Guernica: Painting the End of the World (The Landmark Library) (Paperback)
A brilliant, concise account of the painting often described as the most important work of art produced in the twentieth century, as part of the stunning Landmark Library series.
Pablo Picasso had already accepted a commission to create a work for the Spanish Republican Pavilion in 1937 when news arrived of the bombing of the undefended Basque town of Gernika.
James Attlee offers an illuminating account of the genesis, creation and complex afterlife of Picasso's Guernica.
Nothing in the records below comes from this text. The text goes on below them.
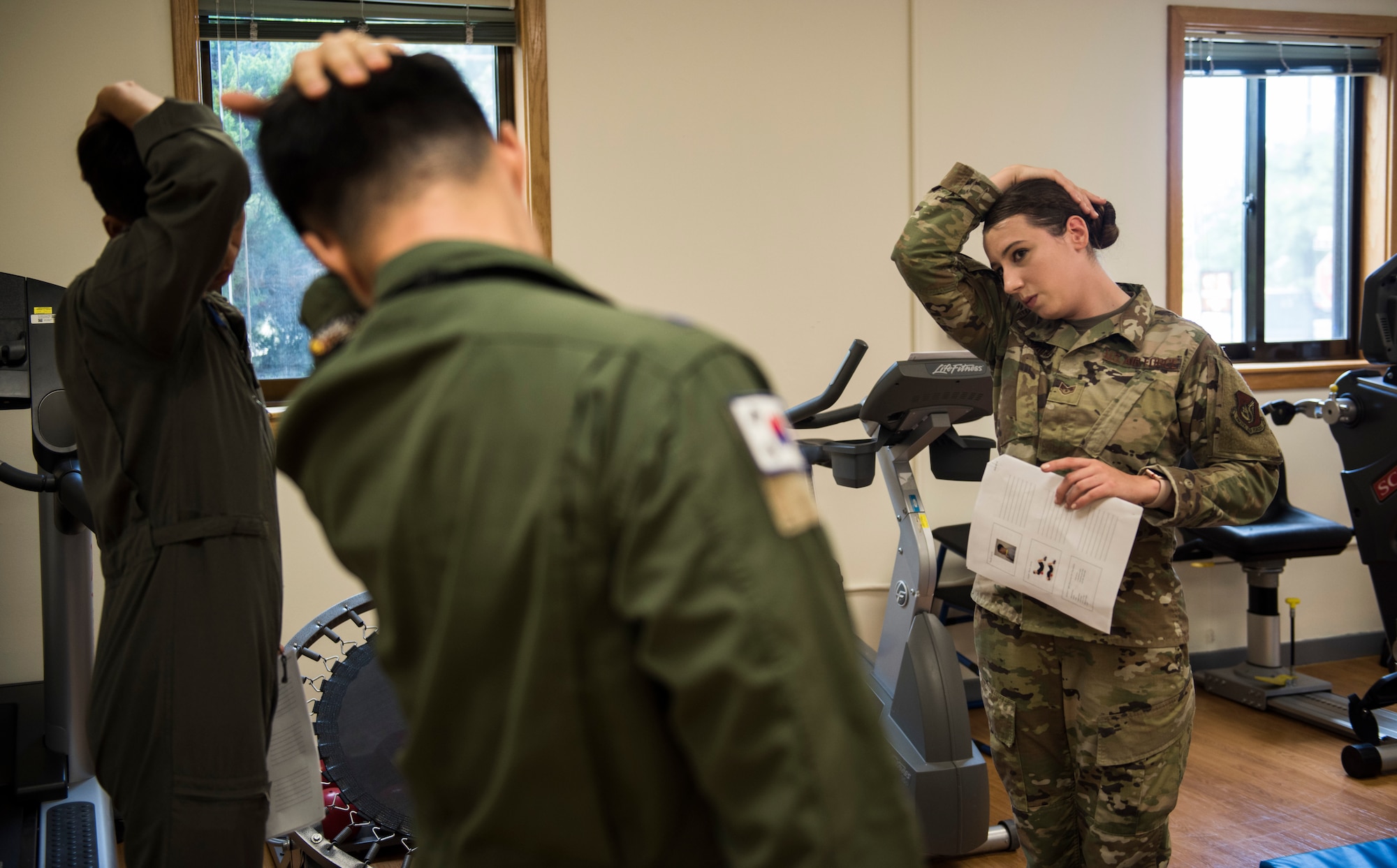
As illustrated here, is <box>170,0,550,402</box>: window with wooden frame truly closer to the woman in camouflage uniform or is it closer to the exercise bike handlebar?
the exercise bike handlebar

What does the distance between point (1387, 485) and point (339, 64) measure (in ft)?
10.6

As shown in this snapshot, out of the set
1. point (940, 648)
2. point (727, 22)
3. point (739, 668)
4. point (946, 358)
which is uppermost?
point (727, 22)

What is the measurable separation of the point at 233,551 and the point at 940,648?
5.79 ft

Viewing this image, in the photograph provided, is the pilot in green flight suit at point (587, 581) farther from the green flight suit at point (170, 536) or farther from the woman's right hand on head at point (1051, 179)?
the woman's right hand on head at point (1051, 179)

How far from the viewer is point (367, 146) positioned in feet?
2.11

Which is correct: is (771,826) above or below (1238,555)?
above

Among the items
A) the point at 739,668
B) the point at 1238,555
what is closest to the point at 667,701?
the point at 739,668

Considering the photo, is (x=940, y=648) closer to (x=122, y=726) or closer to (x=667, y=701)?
(x=122, y=726)

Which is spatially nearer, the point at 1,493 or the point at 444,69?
the point at 444,69

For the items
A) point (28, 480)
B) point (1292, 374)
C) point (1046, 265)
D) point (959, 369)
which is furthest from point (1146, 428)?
point (1292, 374)

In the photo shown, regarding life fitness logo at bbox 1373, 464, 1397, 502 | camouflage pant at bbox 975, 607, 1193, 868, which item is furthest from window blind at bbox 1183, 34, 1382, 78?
camouflage pant at bbox 975, 607, 1193, 868

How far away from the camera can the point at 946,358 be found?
240 cm

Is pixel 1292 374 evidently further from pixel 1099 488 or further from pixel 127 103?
pixel 127 103

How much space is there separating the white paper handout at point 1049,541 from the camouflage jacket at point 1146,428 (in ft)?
0.19
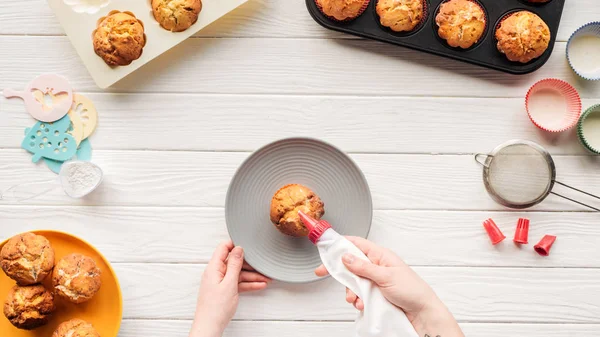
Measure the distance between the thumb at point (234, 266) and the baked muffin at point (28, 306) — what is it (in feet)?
1.98

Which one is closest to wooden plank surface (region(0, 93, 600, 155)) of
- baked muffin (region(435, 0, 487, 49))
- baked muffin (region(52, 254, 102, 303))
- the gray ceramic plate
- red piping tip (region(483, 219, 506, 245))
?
the gray ceramic plate

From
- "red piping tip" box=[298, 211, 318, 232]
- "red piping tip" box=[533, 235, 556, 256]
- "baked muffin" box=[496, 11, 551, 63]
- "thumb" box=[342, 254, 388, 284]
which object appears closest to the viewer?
"thumb" box=[342, 254, 388, 284]

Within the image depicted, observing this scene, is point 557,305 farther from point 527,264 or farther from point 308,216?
point 308,216

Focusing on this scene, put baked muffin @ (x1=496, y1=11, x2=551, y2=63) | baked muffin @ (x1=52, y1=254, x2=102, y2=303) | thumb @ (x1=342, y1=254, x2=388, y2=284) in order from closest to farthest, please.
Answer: thumb @ (x1=342, y1=254, x2=388, y2=284) < baked muffin @ (x1=52, y1=254, x2=102, y2=303) < baked muffin @ (x1=496, y1=11, x2=551, y2=63)

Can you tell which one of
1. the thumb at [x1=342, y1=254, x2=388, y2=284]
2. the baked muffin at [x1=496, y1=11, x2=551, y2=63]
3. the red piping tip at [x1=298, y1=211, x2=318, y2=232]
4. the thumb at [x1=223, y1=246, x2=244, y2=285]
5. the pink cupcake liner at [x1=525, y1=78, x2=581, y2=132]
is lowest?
the thumb at [x1=223, y1=246, x2=244, y2=285]

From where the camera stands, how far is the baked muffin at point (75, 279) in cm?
173

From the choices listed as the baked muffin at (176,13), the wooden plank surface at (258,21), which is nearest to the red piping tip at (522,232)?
the wooden plank surface at (258,21)

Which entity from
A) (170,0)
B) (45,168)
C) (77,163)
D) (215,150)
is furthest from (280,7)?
(45,168)

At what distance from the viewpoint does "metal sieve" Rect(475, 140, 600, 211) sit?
1944mm

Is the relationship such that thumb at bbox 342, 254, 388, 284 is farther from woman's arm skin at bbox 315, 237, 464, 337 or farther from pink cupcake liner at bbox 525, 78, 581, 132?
pink cupcake liner at bbox 525, 78, 581, 132

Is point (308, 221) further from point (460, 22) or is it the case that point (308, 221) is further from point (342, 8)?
point (460, 22)

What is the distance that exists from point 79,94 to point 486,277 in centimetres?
165

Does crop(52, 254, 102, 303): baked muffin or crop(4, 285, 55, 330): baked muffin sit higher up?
crop(52, 254, 102, 303): baked muffin

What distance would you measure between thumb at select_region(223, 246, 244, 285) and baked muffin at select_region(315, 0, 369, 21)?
2.87 feet
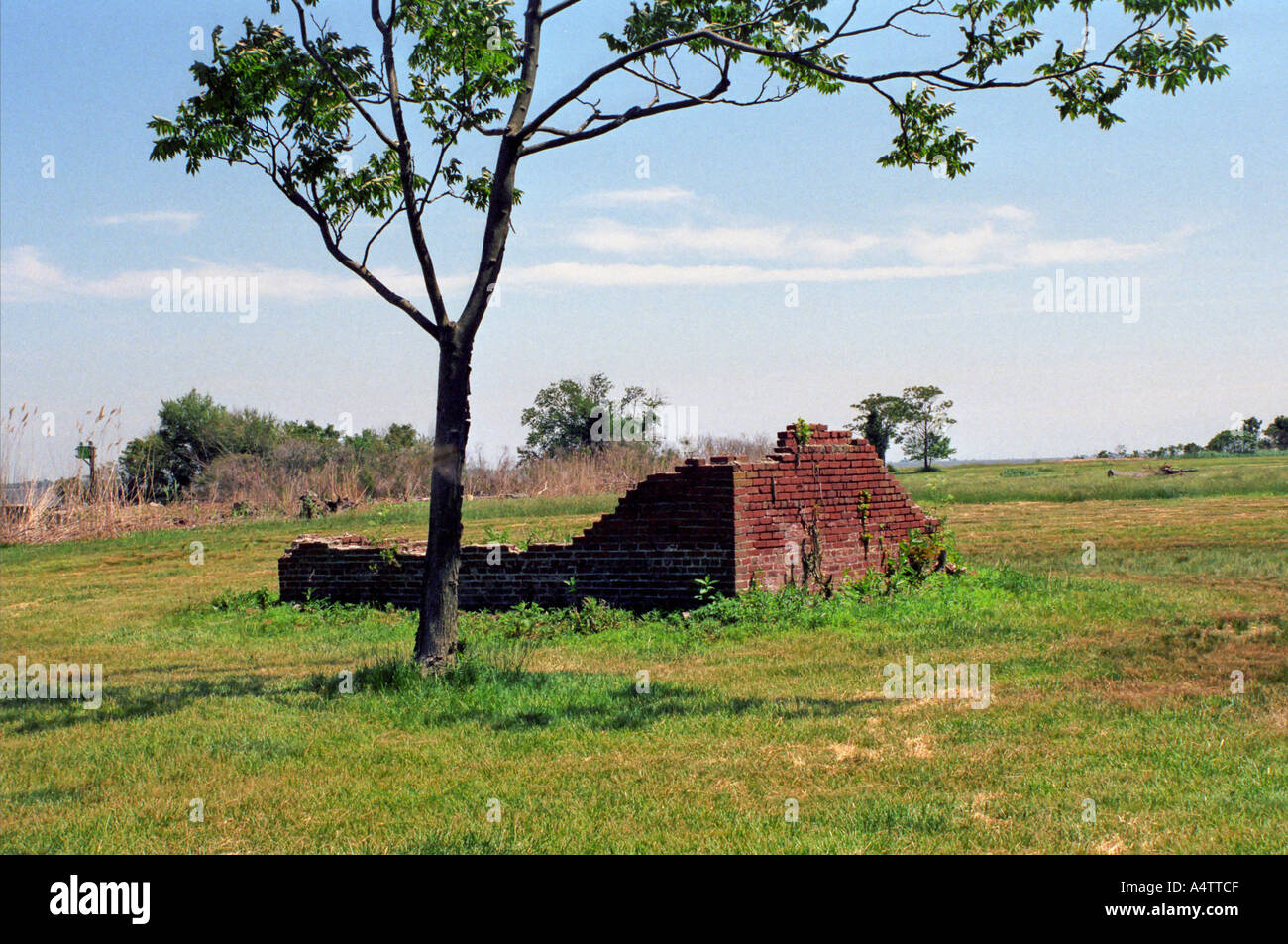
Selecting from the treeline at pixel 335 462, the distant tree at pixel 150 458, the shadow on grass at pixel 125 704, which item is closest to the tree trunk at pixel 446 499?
the shadow on grass at pixel 125 704

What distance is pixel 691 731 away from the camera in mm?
7273

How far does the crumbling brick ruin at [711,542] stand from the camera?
12.8 metres

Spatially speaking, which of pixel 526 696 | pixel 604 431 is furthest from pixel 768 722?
pixel 604 431

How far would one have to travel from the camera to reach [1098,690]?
8227mm

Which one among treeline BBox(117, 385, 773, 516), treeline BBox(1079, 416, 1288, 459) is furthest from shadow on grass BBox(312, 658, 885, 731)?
treeline BBox(1079, 416, 1288, 459)

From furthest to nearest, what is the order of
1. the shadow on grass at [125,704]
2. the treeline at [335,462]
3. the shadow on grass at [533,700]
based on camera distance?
the treeline at [335,462] < the shadow on grass at [125,704] < the shadow on grass at [533,700]

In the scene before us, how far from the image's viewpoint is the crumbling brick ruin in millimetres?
12844

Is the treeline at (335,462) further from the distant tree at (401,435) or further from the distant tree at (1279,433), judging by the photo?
the distant tree at (1279,433)

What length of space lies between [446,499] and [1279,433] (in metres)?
113

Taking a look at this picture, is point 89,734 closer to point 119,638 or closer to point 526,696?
point 526,696

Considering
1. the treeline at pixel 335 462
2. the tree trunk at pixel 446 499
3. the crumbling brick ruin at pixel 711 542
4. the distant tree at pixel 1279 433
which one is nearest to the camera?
the tree trunk at pixel 446 499

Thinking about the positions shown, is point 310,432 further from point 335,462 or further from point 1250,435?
point 1250,435

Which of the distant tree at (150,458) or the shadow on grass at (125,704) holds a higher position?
the distant tree at (150,458)

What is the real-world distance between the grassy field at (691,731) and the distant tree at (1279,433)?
101419 mm
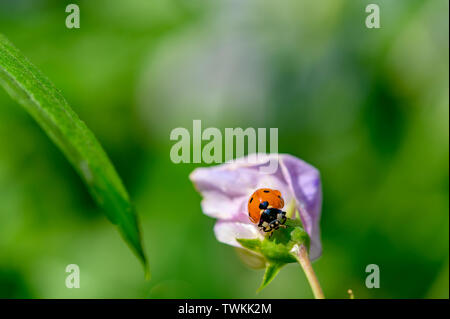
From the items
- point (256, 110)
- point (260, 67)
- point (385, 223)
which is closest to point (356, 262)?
point (385, 223)

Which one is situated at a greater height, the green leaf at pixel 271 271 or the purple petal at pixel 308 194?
the purple petal at pixel 308 194
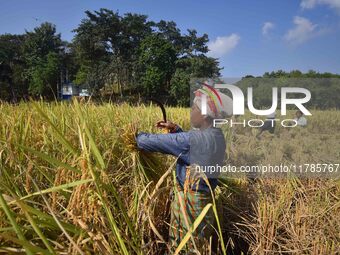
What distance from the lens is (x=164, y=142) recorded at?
1739 mm

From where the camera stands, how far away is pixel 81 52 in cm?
3084

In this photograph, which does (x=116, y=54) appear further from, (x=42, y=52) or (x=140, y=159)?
(x=140, y=159)

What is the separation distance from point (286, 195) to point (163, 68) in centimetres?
2706

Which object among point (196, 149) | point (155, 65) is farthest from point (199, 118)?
point (155, 65)

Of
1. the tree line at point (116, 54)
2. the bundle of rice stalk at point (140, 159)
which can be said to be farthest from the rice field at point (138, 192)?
the tree line at point (116, 54)

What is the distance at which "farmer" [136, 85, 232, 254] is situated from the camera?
1.73 metres

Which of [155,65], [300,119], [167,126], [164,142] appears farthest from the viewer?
[155,65]

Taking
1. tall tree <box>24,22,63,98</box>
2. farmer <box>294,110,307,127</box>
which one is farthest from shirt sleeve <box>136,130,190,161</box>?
tall tree <box>24,22,63,98</box>

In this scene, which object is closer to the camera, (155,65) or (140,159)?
(140,159)

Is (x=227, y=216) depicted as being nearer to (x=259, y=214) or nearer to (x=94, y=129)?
(x=259, y=214)

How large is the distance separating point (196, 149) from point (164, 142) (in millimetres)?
200

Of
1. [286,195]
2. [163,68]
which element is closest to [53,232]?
[286,195]

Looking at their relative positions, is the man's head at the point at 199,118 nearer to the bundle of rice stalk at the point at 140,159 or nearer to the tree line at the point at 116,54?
the bundle of rice stalk at the point at 140,159

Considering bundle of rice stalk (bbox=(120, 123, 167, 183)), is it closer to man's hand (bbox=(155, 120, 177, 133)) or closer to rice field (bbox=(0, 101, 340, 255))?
rice field (bbox=(0, 101, 340, 255))
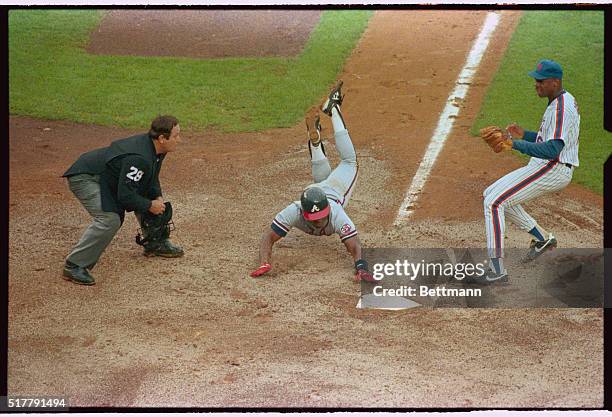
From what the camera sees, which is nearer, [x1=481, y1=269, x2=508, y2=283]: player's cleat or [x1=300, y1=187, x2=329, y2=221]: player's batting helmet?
[x1=300, y1=187, x2=329, y2=221]: player's batting helmet

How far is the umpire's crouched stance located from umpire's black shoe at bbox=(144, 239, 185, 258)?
578mm

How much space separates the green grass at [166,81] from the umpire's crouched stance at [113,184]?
453cm

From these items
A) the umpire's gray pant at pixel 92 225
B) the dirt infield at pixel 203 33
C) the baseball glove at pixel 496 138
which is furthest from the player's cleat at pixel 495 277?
the dirt infield at pixel 203 33

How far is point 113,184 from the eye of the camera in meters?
9.16

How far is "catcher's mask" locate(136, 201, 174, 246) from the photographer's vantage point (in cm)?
960

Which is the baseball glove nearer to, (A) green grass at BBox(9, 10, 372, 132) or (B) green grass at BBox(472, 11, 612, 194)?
(B) green grass at BBox(472, 11, 612, 194)

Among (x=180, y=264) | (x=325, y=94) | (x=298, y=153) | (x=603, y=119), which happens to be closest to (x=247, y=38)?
(x=325, y=94)

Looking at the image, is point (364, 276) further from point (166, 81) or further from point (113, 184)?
point (166, 81)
He explores the historical and cultural context from which the painting sprang and the meanings it accrued during its travels across Europe and the Americas, as well as its influence on artists both living and dead. Finally, he argues for its continuing importance as a warning of what happens when the forces of darkness go unchallenged.
About the Author
James Attlee worked in art publishing for 25 years and then as editor-at-large for Chicago University Press. He is the author of the acclaimed Isolarion: A Different Oxford Journey; Nocturne: A Journey in Search of Moonlight; and Station to Station.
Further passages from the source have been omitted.